Weg mit §218

Am 28.09. findet jährlich der Internationale Tag für sichere Abtreibungen statt. Seit über zwei Jahrzehnten steht dieser Tag im Zeichen des kämpferischen Einsatzes für die Selbstbestimmung von Frauen, die Entkriminalisierung von Schwangerschaftsabbrüchen und den sicheren Zugang zu entsprechenden medizinischen Leistungen. Denn obwohl der Abbruch einer ungewollten Schwangerschaft in Deutschland noch immer einen Straftatbestand darstellt, sehen viele Menschen das Selbstbestimmungsrecht von Frauen und schwangeren Personen hierzulande als gesichert an.

Dieser Eindruck entspricht jedoch nicht der Realität. Laut § 218 StGB ist ein Schwangerschaftsabbruch rechtswidrig, bleibt jedoch innerhalb der ersten 12 Wochen straffrei. Dies zeigt, dass nicht von einer gewöhnlichen medizinischen Behandlung gesprochen werden kann.

Gleichzeitig werden Ärzt*innen, die diese Eingriffe vornehmen, extrem stigmatisiert, sodass es immer weniger Anlaufstellen gibt, an die sich Frauen wenden können. Dies stellt besonders Frauen aus ländlichen Gebieten oder Frauen, die aus finanziellen oder anderen Gründen keine langen Wege auf sich nehmen können, vor große Schwierigkeiten. Ebenso werden Frauen, die einen Abbruch durchführen lassen, durch den rechtlichen Status der „geduldeten Straftat“ stigmatisiert, was zu einer Tabuisierung des Themas in der breiten Gesellschaft führt. Dies kann nur verändert werden, wenn der Schwangerschaftsabbruch gesetzlich als legitime medizinische Behandlung anerkannt wird.

Auch in der Medizin müssen Änderungen in diesem Bereich stattfinden. Nicht nur ist der Schwangerschaftsabbruch kein verpflichtender Teil des Medizinstudiums – dies kann jedes Bundesland und jede medizinische Fakultät selbst entscheiden –, es sinkt auch jedes Jahr die Zahl der Ärzt*innen, die Abbrüche anbieten:
Waren es im Jahr 2003 noch knapp über 2.000, sank die Zahl bis 2021 um fast die Hälfte auf 1.092.
Es kann also bei weitem nicht davon gesprochen werden, dass versucht wird, dem Engpass in der Abtreibungsversorgung entgegenzuwirken.

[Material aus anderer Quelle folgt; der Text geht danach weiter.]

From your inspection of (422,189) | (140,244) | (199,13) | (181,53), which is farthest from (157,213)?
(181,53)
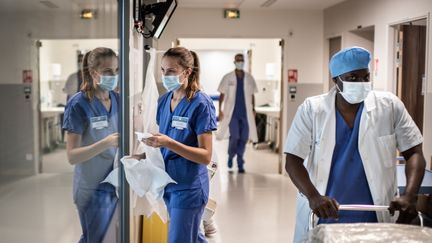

Eine flächendeckende Versorgung, die alle Frauen gleichermaßen erreicht, kann so nicht gewährleistet werden – obwohl der Zugang zu sicheren Abtreibungen einen erheblichen Beitrag zur Sicherung weiblicher Gesundheit leistet. Der generelle Rückgang ärztlicher Versorgung durch den Fachkräftemangel verstärkt dieses Problem zusätzlich. Die Leidtragenden sind vor allem marginalisierte Frauen, die über wenig Ressourcen verfügen.

Und auch in der Gesellschaft werden die Stimmen, die Frauen die Selbstbestimmung nehmen wollen, immer lauter. Durch den Anstieg rechter Narrative und den konservativen gesellschaftlichen Wandel werden die Rechte von Frauen und weiblich gelesenen Personen zunehmend gefährdet.


Vor wenigen Tagen fand an mehreren Standorten in Deutschland der jährliche „Marsch für das Leben“ statt, bei dem christliche Fundamentalistinnen und andere Abtreibungsgegnerinnen unter dem Deckmantel des Lebensschutzes dafür demonstrieren, die Rechte der Frauen einzuschränken. Dazu versammeln sich jedes Jahr mehr Menschen – zuletzt ca. 1.500. Darunter finden sich auch Rechtsextreme, die so die Möglichkeit haben, ihre menschenfeindlichen Narrative in die Gesellschaft zu tragen.

Doch wir lassen uns nicht einschüchtern. Wir setzen uns für das Recht auf sichere Schwangerschaftsabbrüche – bei uns und überall auf der Welt – ein.

Wir fordern die Abschaffung von § 218 StGB.
Wir fordern, dass Schwangerschaftsabbrüche ein verpflichtender Teil des Medizinstudiums werden – unabhängig vom Bundesland.
Wir fordern, dass Schwangerschaftsabbrüche als notwendige medizinische Maßnahme von den Krankenkassen übernommen werden, um jeder Person eine selbstbestimmte Gesundheitsversorgung zu ermöglichen.
Wir fordern das Recht für jede Frau, selbst über sich und ihren Körper zu bestimmen.